Yarhouse, best-known for the 2007 Jones-Yarhouse study with Stanton Jones, drew his latest conclusions from a survey of 106 husbands and 161 wives in mixed orientation marriages. The men had an average age of 45 and had been married 16 years. Conservative Christian therapist Warren Throckmorton summarizes the findings for us:

[The data] demonstrates that the Kinsey scores shift more toward the heterosexual side when the participants were asked about their sexual behavior but when asked about their attractions, fantasies, and emotional attachments, there was no change. The Kinsey Expanded scale included an average of participant Kinsey assessment of behavior, attractions, fantasies and emotional attachments. … At any rate, the results are consistent with what I am finding as well. People adapt their behavior to their beliefs and commitments but their orientation does not shift, on average.

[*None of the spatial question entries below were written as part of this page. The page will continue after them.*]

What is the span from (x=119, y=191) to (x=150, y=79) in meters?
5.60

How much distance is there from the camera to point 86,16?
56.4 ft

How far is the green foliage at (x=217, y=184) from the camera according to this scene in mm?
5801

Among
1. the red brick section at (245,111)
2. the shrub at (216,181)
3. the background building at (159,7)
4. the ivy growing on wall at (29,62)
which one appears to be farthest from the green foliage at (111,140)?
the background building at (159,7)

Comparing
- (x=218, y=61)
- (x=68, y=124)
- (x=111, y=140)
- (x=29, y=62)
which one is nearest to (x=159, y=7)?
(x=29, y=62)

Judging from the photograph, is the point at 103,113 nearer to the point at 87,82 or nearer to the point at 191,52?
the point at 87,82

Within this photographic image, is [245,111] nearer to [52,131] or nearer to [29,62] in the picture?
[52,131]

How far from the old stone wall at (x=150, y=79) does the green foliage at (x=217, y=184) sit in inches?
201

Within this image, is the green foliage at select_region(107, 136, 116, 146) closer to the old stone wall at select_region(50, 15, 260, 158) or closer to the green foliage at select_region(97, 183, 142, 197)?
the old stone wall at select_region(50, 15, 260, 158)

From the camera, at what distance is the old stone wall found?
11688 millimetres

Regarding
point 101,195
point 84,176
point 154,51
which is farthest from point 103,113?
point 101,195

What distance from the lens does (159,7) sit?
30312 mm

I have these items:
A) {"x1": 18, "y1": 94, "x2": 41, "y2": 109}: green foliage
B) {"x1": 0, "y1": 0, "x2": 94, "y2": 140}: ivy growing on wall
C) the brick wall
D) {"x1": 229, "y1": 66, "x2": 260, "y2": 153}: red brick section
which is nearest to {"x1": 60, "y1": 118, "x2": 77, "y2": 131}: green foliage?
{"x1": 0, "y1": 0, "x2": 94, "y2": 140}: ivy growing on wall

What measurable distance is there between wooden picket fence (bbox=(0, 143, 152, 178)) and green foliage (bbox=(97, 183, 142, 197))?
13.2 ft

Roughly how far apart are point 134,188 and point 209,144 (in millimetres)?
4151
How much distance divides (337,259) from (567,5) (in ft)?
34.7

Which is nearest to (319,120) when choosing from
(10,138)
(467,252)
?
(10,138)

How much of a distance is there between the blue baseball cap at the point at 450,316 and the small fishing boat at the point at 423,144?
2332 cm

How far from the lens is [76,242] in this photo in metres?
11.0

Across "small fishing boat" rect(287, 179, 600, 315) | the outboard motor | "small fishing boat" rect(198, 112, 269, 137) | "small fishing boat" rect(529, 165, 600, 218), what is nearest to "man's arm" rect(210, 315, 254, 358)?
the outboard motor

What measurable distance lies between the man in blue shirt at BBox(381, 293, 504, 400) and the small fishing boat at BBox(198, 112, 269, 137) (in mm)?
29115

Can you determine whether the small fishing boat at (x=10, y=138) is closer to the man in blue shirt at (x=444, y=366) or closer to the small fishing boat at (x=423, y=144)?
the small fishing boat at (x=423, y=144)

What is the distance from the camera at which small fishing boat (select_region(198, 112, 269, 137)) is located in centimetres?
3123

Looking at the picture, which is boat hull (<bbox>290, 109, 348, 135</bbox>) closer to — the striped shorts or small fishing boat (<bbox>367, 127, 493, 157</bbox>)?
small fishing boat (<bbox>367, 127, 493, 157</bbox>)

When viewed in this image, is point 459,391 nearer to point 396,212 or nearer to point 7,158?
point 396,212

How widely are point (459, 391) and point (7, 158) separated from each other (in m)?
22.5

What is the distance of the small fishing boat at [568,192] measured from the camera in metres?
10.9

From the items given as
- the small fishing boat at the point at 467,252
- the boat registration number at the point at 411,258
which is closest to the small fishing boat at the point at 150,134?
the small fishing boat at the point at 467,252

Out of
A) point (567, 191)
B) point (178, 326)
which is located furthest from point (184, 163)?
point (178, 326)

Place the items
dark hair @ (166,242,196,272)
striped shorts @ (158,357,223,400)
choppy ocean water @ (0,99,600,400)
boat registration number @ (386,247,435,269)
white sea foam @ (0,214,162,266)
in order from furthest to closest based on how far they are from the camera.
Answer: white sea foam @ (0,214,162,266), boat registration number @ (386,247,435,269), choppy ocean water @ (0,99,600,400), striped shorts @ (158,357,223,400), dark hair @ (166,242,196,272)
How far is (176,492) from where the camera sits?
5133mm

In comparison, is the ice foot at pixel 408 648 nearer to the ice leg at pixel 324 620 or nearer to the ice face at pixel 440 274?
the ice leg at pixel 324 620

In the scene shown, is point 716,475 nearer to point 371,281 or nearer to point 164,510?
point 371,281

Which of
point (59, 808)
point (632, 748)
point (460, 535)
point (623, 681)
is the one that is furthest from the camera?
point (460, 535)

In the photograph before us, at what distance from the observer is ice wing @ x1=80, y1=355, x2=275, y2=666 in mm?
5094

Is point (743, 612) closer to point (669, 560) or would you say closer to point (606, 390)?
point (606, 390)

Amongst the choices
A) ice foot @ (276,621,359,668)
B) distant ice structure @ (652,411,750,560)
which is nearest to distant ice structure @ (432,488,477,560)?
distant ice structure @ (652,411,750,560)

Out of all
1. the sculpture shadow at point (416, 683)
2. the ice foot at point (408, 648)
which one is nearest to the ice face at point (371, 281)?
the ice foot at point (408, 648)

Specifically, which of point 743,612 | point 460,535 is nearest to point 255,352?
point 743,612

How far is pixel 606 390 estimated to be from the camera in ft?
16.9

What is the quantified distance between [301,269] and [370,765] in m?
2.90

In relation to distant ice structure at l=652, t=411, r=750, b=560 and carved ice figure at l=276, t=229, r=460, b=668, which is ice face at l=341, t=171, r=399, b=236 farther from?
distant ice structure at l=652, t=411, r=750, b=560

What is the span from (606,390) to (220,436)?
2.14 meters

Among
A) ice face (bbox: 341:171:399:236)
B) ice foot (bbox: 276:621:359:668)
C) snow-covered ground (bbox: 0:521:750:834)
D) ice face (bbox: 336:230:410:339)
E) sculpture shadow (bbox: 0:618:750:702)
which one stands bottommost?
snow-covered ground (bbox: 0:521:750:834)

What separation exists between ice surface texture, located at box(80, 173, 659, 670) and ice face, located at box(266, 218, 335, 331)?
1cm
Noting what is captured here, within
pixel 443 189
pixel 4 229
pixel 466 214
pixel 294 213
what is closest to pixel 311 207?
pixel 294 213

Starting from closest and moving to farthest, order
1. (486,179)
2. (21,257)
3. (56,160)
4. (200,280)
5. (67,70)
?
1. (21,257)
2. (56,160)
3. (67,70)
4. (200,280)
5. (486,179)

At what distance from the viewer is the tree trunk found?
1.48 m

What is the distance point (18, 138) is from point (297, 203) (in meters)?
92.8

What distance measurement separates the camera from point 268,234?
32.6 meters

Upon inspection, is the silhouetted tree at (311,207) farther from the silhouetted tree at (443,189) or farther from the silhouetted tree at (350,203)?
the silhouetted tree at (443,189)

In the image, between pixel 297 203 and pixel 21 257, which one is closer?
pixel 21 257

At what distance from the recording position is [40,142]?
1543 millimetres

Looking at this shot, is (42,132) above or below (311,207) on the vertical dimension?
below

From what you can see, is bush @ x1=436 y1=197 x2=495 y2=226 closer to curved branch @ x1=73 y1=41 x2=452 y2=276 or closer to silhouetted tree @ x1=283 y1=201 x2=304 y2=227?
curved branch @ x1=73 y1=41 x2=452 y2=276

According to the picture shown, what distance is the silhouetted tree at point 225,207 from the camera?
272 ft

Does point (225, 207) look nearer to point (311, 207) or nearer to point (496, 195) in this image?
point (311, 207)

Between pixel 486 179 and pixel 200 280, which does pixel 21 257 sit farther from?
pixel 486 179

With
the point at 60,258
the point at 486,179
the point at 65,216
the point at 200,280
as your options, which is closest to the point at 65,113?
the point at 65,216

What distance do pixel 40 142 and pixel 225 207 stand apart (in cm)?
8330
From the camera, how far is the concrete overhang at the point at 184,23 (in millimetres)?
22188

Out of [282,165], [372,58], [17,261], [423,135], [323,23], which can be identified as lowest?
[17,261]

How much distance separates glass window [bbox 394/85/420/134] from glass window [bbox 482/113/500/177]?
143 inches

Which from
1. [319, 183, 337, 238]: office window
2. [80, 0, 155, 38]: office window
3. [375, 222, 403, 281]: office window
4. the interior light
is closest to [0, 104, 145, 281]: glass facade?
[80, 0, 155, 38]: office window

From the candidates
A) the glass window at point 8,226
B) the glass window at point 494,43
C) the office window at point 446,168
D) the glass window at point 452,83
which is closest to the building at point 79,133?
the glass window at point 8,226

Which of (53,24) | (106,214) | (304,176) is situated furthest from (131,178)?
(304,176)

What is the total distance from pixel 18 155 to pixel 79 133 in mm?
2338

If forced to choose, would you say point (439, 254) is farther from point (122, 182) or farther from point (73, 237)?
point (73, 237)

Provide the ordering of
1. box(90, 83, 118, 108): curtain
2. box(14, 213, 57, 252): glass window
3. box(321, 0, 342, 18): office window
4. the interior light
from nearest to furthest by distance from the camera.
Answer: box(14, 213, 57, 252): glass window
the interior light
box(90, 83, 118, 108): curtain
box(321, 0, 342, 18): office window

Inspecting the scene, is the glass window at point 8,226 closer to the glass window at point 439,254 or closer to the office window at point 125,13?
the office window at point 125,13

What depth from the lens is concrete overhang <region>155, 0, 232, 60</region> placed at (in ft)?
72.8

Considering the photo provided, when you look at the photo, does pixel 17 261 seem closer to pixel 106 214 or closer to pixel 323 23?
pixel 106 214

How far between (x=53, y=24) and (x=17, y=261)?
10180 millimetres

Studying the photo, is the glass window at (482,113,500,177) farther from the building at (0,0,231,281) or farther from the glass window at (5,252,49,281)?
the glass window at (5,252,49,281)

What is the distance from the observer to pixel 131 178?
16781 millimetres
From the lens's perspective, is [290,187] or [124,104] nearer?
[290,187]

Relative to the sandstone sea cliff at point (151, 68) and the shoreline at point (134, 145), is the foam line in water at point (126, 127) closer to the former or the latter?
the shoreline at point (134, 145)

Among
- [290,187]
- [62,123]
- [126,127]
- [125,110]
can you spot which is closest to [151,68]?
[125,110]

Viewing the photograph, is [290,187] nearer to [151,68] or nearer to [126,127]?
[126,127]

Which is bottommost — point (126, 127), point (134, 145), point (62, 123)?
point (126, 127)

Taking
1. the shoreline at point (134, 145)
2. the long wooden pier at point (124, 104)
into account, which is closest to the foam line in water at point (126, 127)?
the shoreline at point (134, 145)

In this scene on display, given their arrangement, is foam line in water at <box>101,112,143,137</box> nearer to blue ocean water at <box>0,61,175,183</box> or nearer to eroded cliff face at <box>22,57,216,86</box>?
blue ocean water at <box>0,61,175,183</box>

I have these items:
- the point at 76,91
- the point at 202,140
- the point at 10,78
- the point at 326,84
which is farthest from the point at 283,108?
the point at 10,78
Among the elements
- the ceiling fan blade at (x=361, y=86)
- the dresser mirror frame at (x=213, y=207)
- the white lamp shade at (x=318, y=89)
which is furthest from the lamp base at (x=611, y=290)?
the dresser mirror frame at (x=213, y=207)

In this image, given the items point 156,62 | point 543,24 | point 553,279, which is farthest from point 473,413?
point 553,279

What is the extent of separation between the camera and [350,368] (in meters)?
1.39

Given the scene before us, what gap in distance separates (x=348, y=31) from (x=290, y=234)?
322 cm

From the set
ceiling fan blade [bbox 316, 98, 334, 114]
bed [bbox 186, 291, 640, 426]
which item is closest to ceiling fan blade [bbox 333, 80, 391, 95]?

This is consistent with what we’ve seen and claimed here at Ex-Gay Watch, too. Sexual orientation cannot be made to change; behavior can. (Incidentally, Throckmorton says his own research suggests that men in mixed-orientation marriages actually tend to become more gay over time.)

The honesty of this research is welcome. It does, however, raise an ethical issue for Yarhouse, according to Timothy Kincaid at Box Turtle Bulletin. Yarhouse is something of a darling of the Christian Right for his previously published studies on sexual orientation change. So will he let himself continue to be used as a propaganda tool for anti-gay religious conservatives like Fischer and Quinlan? Or will he speak unambiguously to such ideologues about the reality of ex-gays and the myth of “change”?